La relación de América Latina con el Medio Oriente tiende a ser vista en la región a través de la lupa del conflicto regional en esa parte del mundo. Éste, a su vez, es percibido como un factor mediático cotidianamente perturbador pero más o menos irrelevante para nuestra política exterior. La distancia geográfica entre estos escenarios y la incapacidad para influirse mutuamente es paralela a la baja prioridad diplomática y de seguridad que esa relación ocupa en nuestras respectivas agendas de política exterior. Es hora de revisar esas premisas.
Es verdad que entre las organizaciones de América Latina y del Medio Oriente no hay una relación directa significativa. Nuestro escaso intercambio comercial y diplomático así lo demuestra. Pero la dimensión subyacente de la relación es y ha sido determinante para la región.
En efecto, a lo largo de nuestra vida prerepublicana el contacto con el Medio Oriente se dio a través de España y de la influencia árabe que ejerció sobre ella la presencia musulmana hasta 1492. Las huellas culturales de ese contacto están impresas en el idioma castellano, en la arquitectura mosárabe, en el mestizaje que se produjo en Andalucía y que se trasladó a América desde Sevilla. Con tanto o mayor intensidad la influencia de la cultura judeo-cristiana contribuyó a organizar nuestra sociedad y dar forma a nuestra entidad política. Como testimonio de esas influencias tenemos hoy la fuerte migración de ambos orígenes cuyos representantes conviven pacíficamente en este continente.
En la perspectiva económica, los vínculos con el Medio Oriente no son traducidos adecuadamente por el comercio ni la inversión, sino por el sistema financiero y el petróleo. Esa vinculación ha sido persistentemente desestabilizadora y generalmente traducida en shocks de carácter sistémico. En efecto, muy buena parte del declive regional se remonta a la década de los 70 cuando la abundancia de petrodólares en el mercado se recicló en la región sólo para transformarse en el problema de la deuda gracias a la política antinflacionaria norteamericana estimulada por los altos precios del petróleo. Ello se reflejó en masiva subordinación financiera a los acreedores y en súbita pérdida de poder multilateral (los productores de petróleo árabes perdieron interés en el Movimiento No Alineado y el Grupo de los 77).

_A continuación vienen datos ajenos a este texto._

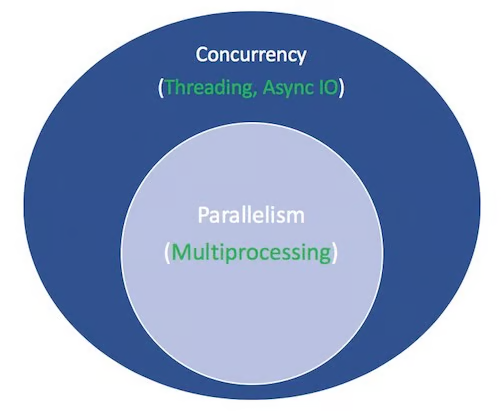 Concurrency
(Threading, Async IO)

Parallelism
(Multiprocessing)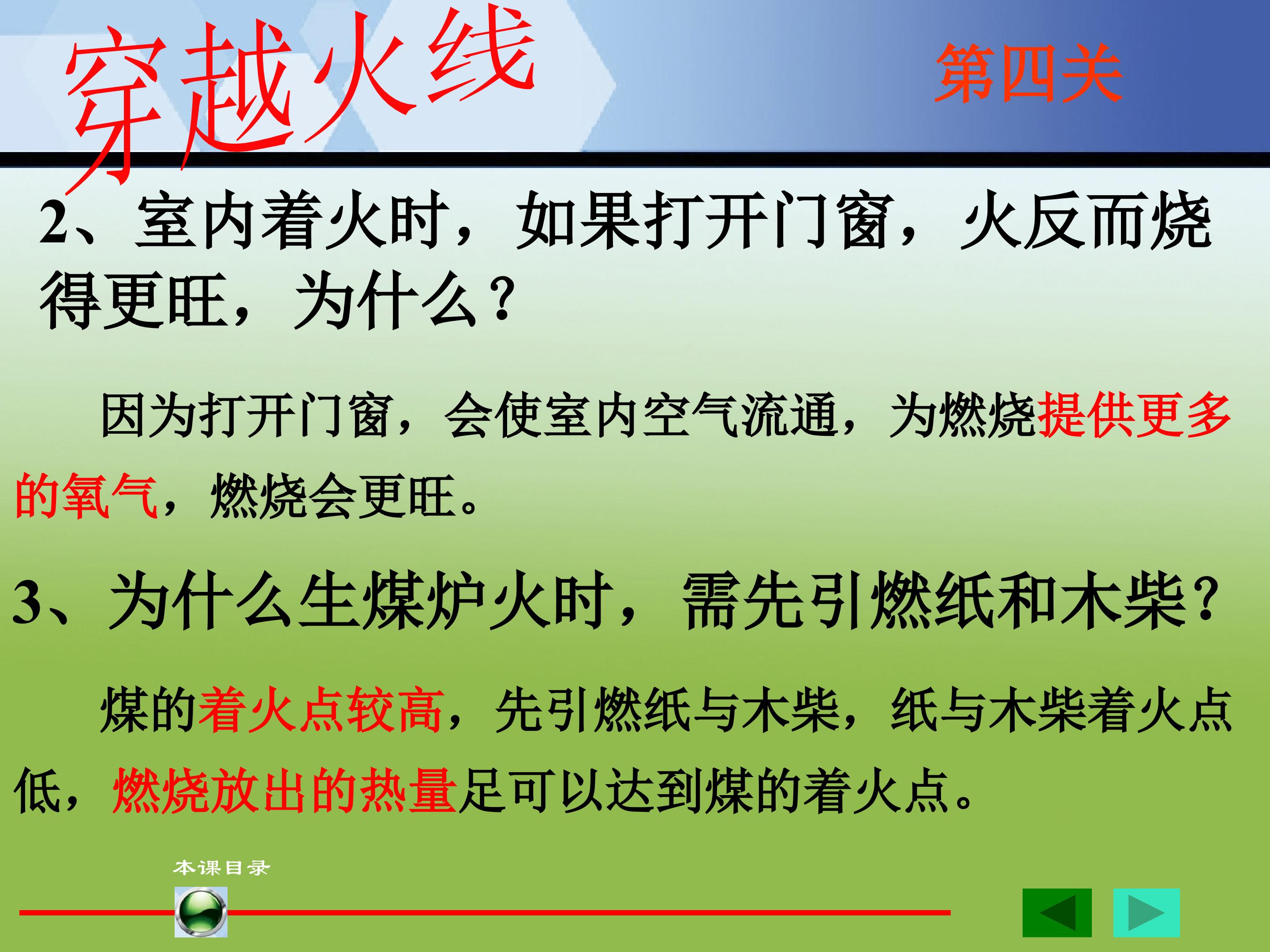 穿越火线

第四关

2、室内着火时，如果打开门窗，火反而烧得更旺，为什么？

因为打开门窗，会使室内空气流通，为燃烧提供更多的氧气，燃烧会更旺。

3、为什么生煤炉火时，需先引燃纸和木柴？

煤的着火点较高，先引燃纸与木柴，纸与木柴着火点低，燃烧放出的热量足可以达到煤的着火点。

本课目录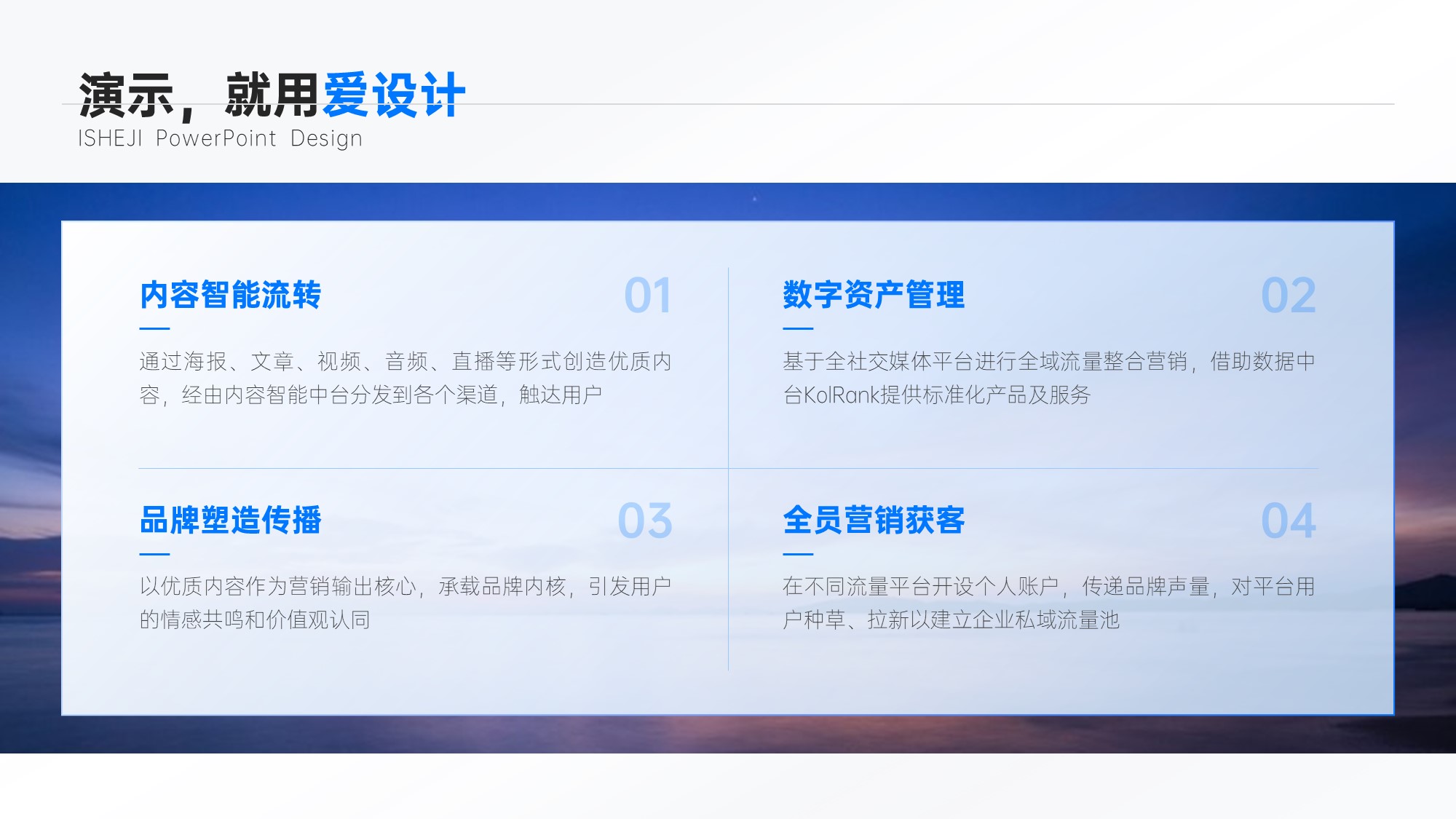 演示，就用爱设计
ISHEJI PowerPoint Design

内容智能流转
01
通过海报、文章、视频、音频、直播等形式创造优质内容，经由内容智能中台分发到各个渠道，触达用户

数字资产管理
02
基于全社交媒体平台进行全域流量整合营销，借助数据中台KolRank提供标准化产品及服务

品牌塑造传播
03
以优质内容作为营销输出核心，承载品牌内核，引发用户的情感共鸣和价值观认同

全员营销获客
04
在不同流量平台开设个人账户，传递品牌声量，对平台用户种草、拉新以建立企业私域流量池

La perniciosa influencia del precio del petróleo sigue siendo hoy un factor de extraordinaria vulnerabilidad e incertidumbre para los importadores netos de hidrocarburos, como el Perú. El impacto de la variación del precio (US$ 10 a fines de los 90, US$ 22-$28 a principos del 2000 hasta bordear US$ 50 el año pasado para regresar hoy a niveles de US$ 40) ha sido extraordinariamente negativo para economías que, como la nuestra, privilegian la estabilidad vía el control drástico de la inflación. A mejorar esta situación no han contribuido sustancialmente los grandes exportadores latinoamericanos: México y Venezuela.
De otro lado, el conflicto del Medio Oriente está en el centro de la agenda de seguridad de las grandes potencias –especialmente de la norteamericana- y en la categorización del terrorismo como la principal amenaza global. Siendo nuestra región –especialmente la andina- vulnerable a ese fenómeno por la presencia en ella de fuerzas terroristas, el conflicto del Medio Oriente contribuye a definir el clima de seguridad en esta parte del mundo. Si la distancia territorial cuenta menos en la definición de este escenario de seguridad, su dimensión global y presencia local concentra no pocos de los escasos recursos que disponen nuestras fuerzas del orden.
A la luz de estas interacciones no es del todo despistado que los presidentes suramericanos vayan a sostenter una Cumbre con sus colegas árabes en mayo próximo. Pero sería un gran error, a la luz de la problemática descrita, que ésta se concentrara sólo en el mejoramiento de los vínculos diplomáticos entre las partes. Peor aún si los mandatarios árabes proponen que los suramericanos avalen su posición en el conflicto del Medio Oriente o pretendan el compromiso de una definición feble de la amenaza terrorista (Oppenheimer). Si esta Cumbre se va a relizar es indispensable que nuestros intereses económicos y de seguridad sean expresados sin atenuantes retóricos, que éstos sean razonablemente satisfechos y que ello no se produzca a costa de nuestra relación con Israel.
Siendo esta potencia parte principalísima del Medio Oriente, la cumbre árabe-suramericana no puede excluir a Israel ni volcarse en su contra. Ahora que el conflicto palestino-israelí está encontrando una nueva alternativa de solución, la asistencia de Isarel como observador a la Cumbre o la realización de otros eventos que lo incluyan será indispensable si no se desea que Suramérica aprezca tomado parte por los países árabes y comprometiendo nuestra relación bilateral con esa potencia. Si la Cumbre se va a realizar que lo haga guiada por el pincipio de inclusión y reflejando la complejidad del escenario en que habita una de las partes.